DEVELOPMENT OF THE IDEAS ON THE OPHIOLITES OF THE ALPINE-APENNINE AND THE DINARIDE-HELLENIDE OROGENIC SYSTEMS

The term “ophiolites” was first defined in 1813 by Brogniart studying serpentinites, gabbros and diabases from the Alpine-Apennine orogenic system. Subsequently, these ophiolites, as well as those of the Dinaride-Hellenide belt, were studied by Steinmann, Brunn and Aubouin, who recognized their allocthonous nature and Jurassic age. After acceptance of the concept that ophiolites are fragments of oceanic lithosphere, studies on the ophiolites from Northern Apennines, Western Alps and Corsica considerably increased in order to assess their tectono-magmatic significance. The peculiar MOR-type ophiolitic stratigraphy of these sequences was defined early in the 1970s by several Italian and French researchers. In accordance with Modern oceanic analogues, some authors suggested that the Alpine-Apennine ophiolites were generated in a true oceanic environment. By contrast, other authors postulated a denudation of sub-continental lherzolitic mantle during a passive, asymmetric oceanic opening. In this model no genetic relationships between mantle and magmatic rocks are postulated. Ophiolites from the Dinaride-Albanide-Hellenide belt have been studied since the beginning of the XX century, mostly by French, Austrian and American researchers. However, the idea that two types of ophiolitic sequences, showing different lithostratigraphical, petrological, geochemical, and metallogenic features occur in this orogenic systems only took place from the end of the ‘70s. These ophiolitic types generally identify two sub-parallel NNW-SSE trending belts delimited by a high-angle thrust, and are usually defined as the Eastern (EOB) and Western (WOB) ophiolitic belts. The EOB shows low- and very low-Ti geochemical character and has been interpreted as originating in a supra-subduction zone (SSZ) setting.
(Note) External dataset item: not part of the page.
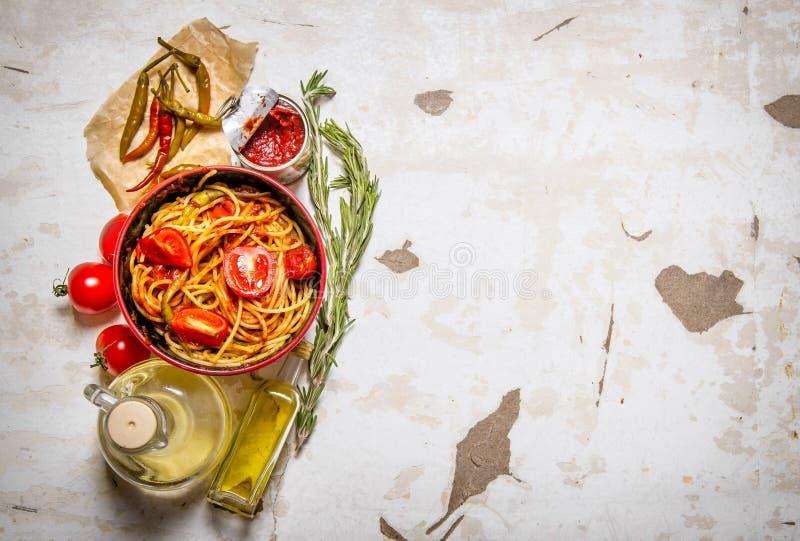 Spagetti med tomatdeg, peppar för varm chili och olivolja arkivfoto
The WOB mainly shows high-Ti geochemical affinity, and has been interpreted as originating in a mid-ocean ridge setting probably characterized by low spreading rate. Recent geological and petrological studies indicate that the EOB and WOB probably originated in a single oceanic basin, and that some ophiolitic sequences from the WOB also record an interaction between magmatic processes related to both MOR and SSZ settings, suggesting a more complex tectono-magmatic scenario than that previously depicted.